The Immigration debate is the same way, and on both sides. Neither side is looking much beyond 2008 and the White House run. There is little to no concern about what the impact of any shift in policy would be. Those who advocate a free walk for illegals fail to see that this will only encourage a back lash, not only against them and any illegals that get “outed,” but against those who are here legally, and don’t deserve to be penalized for following the rules. They end up only encouraging attitudes that will serve to ruin the fabric of the nation. Those who demand an overly harsh stance on the illegals also fail to see beyond the immediacy of the situation. As I said in a previous post, deporting some 12million plus illegals is a nonstarter, it isn’t going to happen. The impact, not only on the courts and enforcement agencies, but on how the USA is percieved around the world.
People here in the States have a bad attitude. If they can’t have it now, they don’t want it. And if we can get someone else to do it for us, all the better. As I referenced above, it’s like going to McDonald’s. You pull up, place your order, and in less than 5 minutes, you’re on your way. No real planning involved. No concern for what the potentialities of the action could cause. It’s one reason why so many people get addicted to drugs.

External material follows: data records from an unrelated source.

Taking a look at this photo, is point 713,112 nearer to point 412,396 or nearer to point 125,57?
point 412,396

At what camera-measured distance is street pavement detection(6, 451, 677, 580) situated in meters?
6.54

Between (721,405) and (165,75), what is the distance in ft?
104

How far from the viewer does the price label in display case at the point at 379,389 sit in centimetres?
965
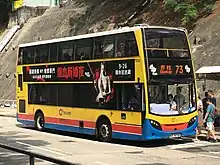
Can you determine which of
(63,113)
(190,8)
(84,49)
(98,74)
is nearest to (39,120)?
(63,113)

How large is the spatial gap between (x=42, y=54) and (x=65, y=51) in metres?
2.02

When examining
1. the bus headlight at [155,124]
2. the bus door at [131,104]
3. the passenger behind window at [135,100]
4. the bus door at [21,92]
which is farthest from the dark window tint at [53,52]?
the bus headlight at [155,124]

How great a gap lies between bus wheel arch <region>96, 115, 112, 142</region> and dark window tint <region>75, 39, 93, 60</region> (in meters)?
2.54

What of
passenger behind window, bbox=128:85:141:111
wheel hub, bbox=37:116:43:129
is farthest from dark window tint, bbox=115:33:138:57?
wheel hub, bbox=37:116:43:129

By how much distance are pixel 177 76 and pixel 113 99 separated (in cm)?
246

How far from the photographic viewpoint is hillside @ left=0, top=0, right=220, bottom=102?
29853 mm

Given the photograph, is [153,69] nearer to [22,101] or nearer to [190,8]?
[22,101]

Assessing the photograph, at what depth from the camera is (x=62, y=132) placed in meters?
22.8

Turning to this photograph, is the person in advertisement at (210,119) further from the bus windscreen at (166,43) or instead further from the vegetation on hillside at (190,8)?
the vegetation on hillside at (190,8)

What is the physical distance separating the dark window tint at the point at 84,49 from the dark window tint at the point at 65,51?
476mm

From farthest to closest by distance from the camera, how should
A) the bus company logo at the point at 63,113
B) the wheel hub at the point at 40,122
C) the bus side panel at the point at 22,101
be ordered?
the bus side panel at the point at 22,101, the wheel hub at the point at 40,122, the bus company logo at the point at 63,113

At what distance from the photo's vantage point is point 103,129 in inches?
720

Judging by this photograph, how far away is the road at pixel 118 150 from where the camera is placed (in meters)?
13.1

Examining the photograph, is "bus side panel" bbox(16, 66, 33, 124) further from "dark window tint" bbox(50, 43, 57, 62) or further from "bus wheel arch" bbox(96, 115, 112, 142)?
"bus wheel arch" bbox(96, 115, 112, 142)
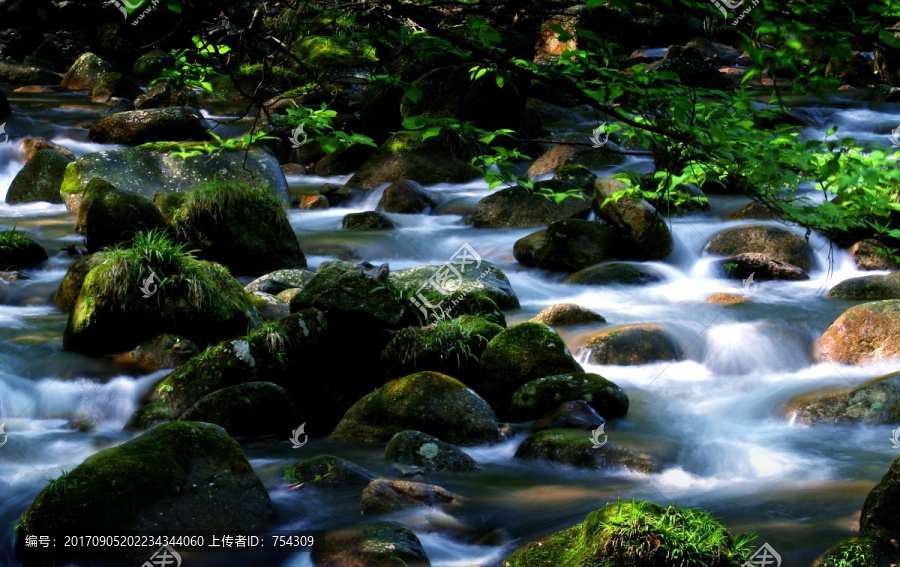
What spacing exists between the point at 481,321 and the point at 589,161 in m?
7.97

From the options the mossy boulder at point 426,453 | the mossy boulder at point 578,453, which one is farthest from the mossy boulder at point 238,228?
the mossy boulder at point 578,453

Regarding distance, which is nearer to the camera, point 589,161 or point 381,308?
point 381,308

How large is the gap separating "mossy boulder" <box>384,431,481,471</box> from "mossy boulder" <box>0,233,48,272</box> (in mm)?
6078

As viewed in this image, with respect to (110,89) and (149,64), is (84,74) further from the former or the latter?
(110,89)

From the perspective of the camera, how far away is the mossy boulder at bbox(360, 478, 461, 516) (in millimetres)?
4250

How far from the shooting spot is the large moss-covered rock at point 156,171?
11.3 meters

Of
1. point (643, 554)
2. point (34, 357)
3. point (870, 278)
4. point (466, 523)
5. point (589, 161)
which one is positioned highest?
point (589, 161)

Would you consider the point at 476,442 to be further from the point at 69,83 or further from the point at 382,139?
the point at 69,83

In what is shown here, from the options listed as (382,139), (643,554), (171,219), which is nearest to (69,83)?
(382,139)

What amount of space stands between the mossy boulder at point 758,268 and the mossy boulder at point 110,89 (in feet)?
48.2

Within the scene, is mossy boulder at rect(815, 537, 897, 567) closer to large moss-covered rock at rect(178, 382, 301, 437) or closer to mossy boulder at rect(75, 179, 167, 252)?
large moss-covered rock at rect(178, 382, 301, 437)

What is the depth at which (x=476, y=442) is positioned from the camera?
217 inches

And this attitude has become institutionalized. Look at the fight former players are having with the NFL, or what older baseball players had to fight for (and still do). Look at how we handle Social Security (which has always been behind from day 1), or how we approach any sort of welfare program. It’s slap dash band aid type fixes that a certain Dutch boy would be ashamed of.
We need a fundamental change in how we approach things. This patch and move on just isn’t working, and never will. What we need to do is start looking at things in more than a six month block. For those that haven’t heard, Americans usually only think in a six month block, three months ahead, three months behind. This severely limits our perceptions, and ability to plan strategically. And it’s why those who can are labeled either visionaries or scoundrels.
If we start thinking in truly long term parameters, we can radically change our approaches to nearly everything. We need to think in more historical terms, in blocks of 10 to 20 years. That alone will provide a better basis for policy planning, and even practical applications. Once we achieve this, we alter the basic debate structure on nearly all things, from public policy to personal planning. It will also change how we percieve our icons. We will stop being so obsessed with people like Paris Hilton, and concentrate on those who have staying power, and a lasting impact.